───── Data provided
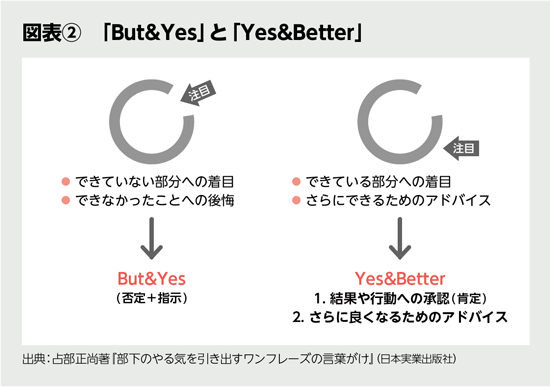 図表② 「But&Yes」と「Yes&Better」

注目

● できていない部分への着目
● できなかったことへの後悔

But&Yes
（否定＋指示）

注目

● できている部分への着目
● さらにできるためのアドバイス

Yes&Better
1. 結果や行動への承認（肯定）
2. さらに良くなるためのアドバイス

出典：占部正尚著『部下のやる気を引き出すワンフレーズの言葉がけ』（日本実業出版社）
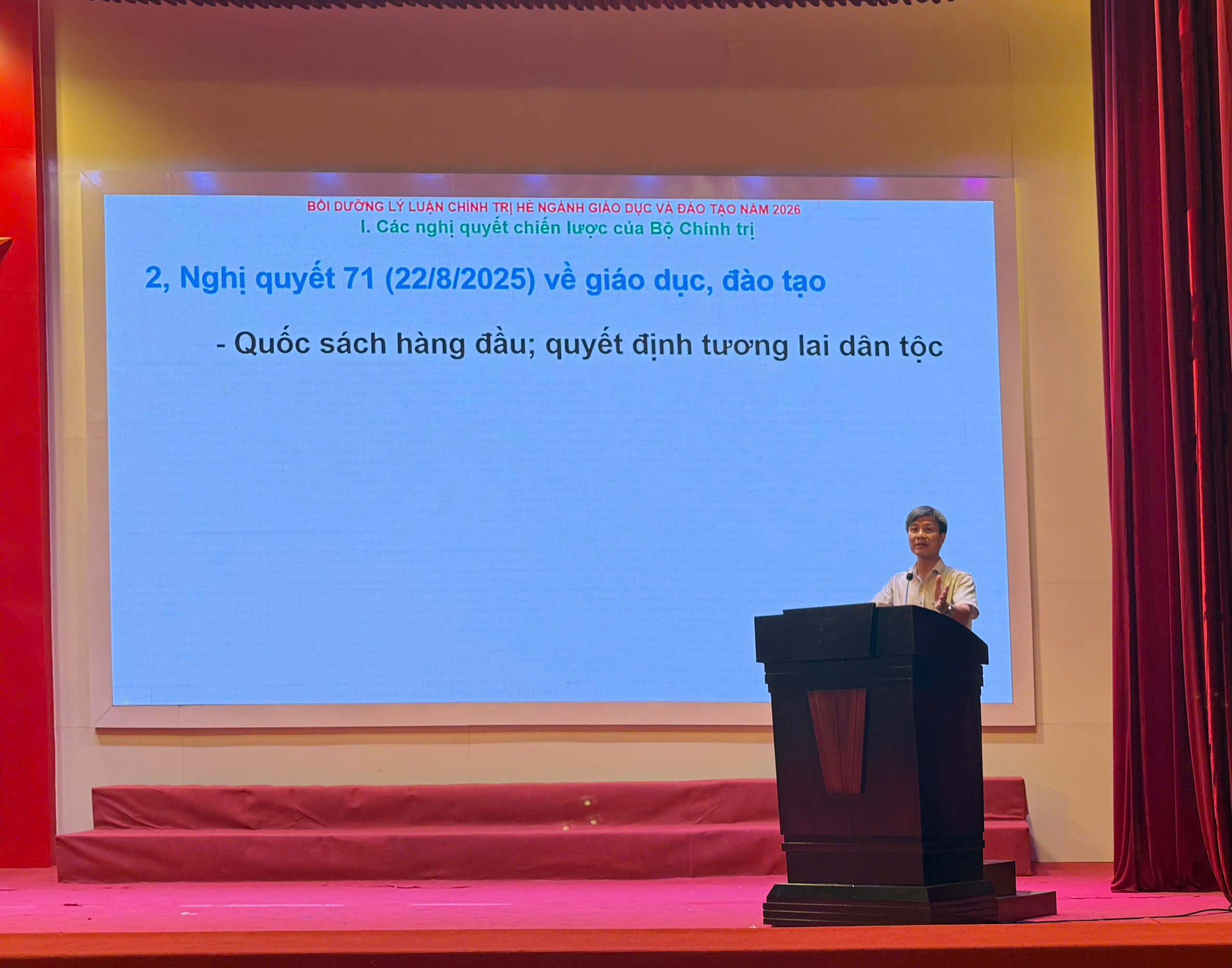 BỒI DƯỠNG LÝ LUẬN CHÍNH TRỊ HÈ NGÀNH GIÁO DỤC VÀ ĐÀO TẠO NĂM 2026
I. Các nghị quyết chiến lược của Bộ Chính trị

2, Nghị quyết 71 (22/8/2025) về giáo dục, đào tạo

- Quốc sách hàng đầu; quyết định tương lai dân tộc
──────────
◆ Problem to work on: Give every entry above again, exactly, and keep all pictures out of it.

◆ Result below:
 図表② 「But&Yes」と「Yes&Better」

注目

● できていない部分への着目
● できなかったことへの後悔

But&Yes
（否定＋指示）

注目

● できている部分への着目
● さらにできるためのアドバイス

Yes&Better
1. 結果や行動への承認（肯定）
2. さらに良くなるためのアドバイス

出典：占部正尚著『部下のやる気を引き出すワンフレーズの言葉がけ』（日本実業出版社）
 BỒI DƯỠNG LÝ LUẬN CHÍNH TRỊ HÈ NGÀNH GIÁO DỤC VÀ ĐÀO TẠO NĂM 2026
I. Các nghị quyết chiến lược của Bộ Chính trị

2, Nghị quyết 71 (22/8/2025) về giáo dục, đào tạo

- Quốc sách hàng đầu; quyết định tương lai dân tộc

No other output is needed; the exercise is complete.